District Attorney David Prater did not fight the request, admitting to the judge he has never dealt with a trial for a defendant who cannot hear.
Adams suggested the special interpreters because he says Pearson does not use regular American Sign Language.
Pearson knows what is basically described as a different dialect of sign language.
Adams also told the judge six interpreters are needed because the job is “exhausting.”
Adams told the judge that after about 30 minutes, an interpreter’s translation becomes less accurate due to fatigue.
They are required to listen, sometimes to more than one person at a time, and then repeat that in sign language, while still listening to the next statements.
“This is new ground to all of us, both defense counsel and myself,” said Prater. “We want to make sure Mr. Pearson has his day in court, that he is treated fairly and appropriately like any other person.”
Pearson is charged with resisting arrest following an encounter with Oklahoma Highway Patrol troopers back in January.
After a scuffle, Pearson was battered and bruised.
The troopers were cleared of any wrong doing.
Numerous members of the deaf community were present at Wednesday’s hearing.
They agree with the defense’s request for interpreters who use the sign language Pearl Pearson knows.
They also pointed out the interpreters are not just for Pearl, but for the entire courtroom.
“The interpreter is not just for the deaf people but for the hearing people as well so you can understand us.
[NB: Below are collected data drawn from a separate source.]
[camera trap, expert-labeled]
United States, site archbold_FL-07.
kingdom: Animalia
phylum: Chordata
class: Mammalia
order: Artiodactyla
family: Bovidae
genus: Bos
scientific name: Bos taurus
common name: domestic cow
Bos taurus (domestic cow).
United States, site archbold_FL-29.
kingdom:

It’s a two-way street,” said Dylan White, who was at Wednesday’s hearing.
“I think it will help the deaf community in the long run for everyone to understand their daily struggles with the community, hearing people,” said Adams.
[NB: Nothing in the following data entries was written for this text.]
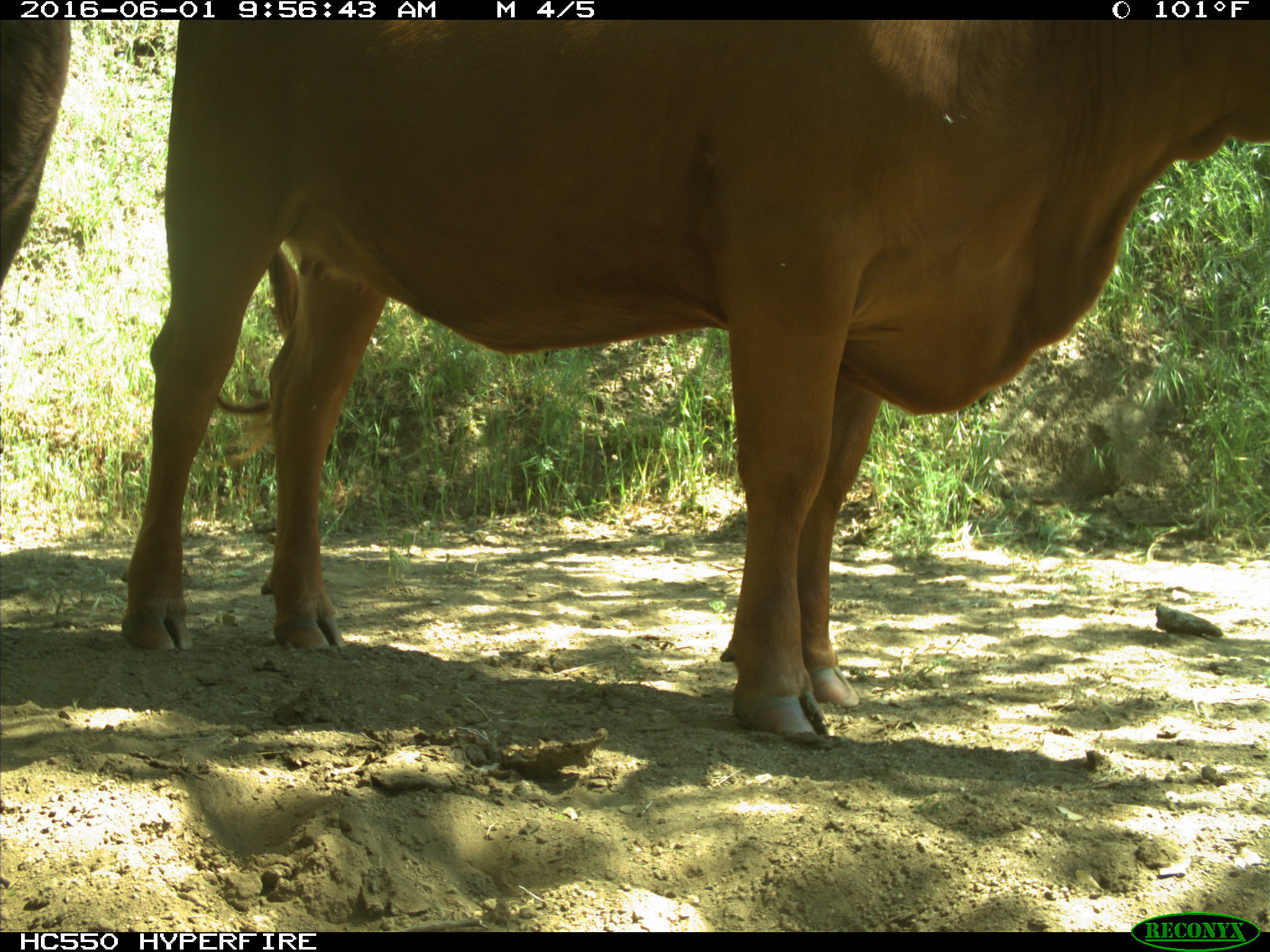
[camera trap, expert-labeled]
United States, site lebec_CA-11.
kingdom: Animalia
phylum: Chordata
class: Mammalia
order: Artiodactyla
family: Bovidae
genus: Bos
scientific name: Bos taurus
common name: domestic cow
Bos taurus (domestic cow).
The judge did not deny the request, but did ask the defense to look for qualified interpreters who live in Oklahoma.
He also asked the defense to provide more information, either through testimony or research, which could support the claim that an interpreter is less effective after 30 minutes.
The judge says he will make a final decision once that information is provided.
The first phases of Pearson’s trial are scheduled to begin Sept. 22; however, the judge said that may change based on the availability of the interpreters who are found.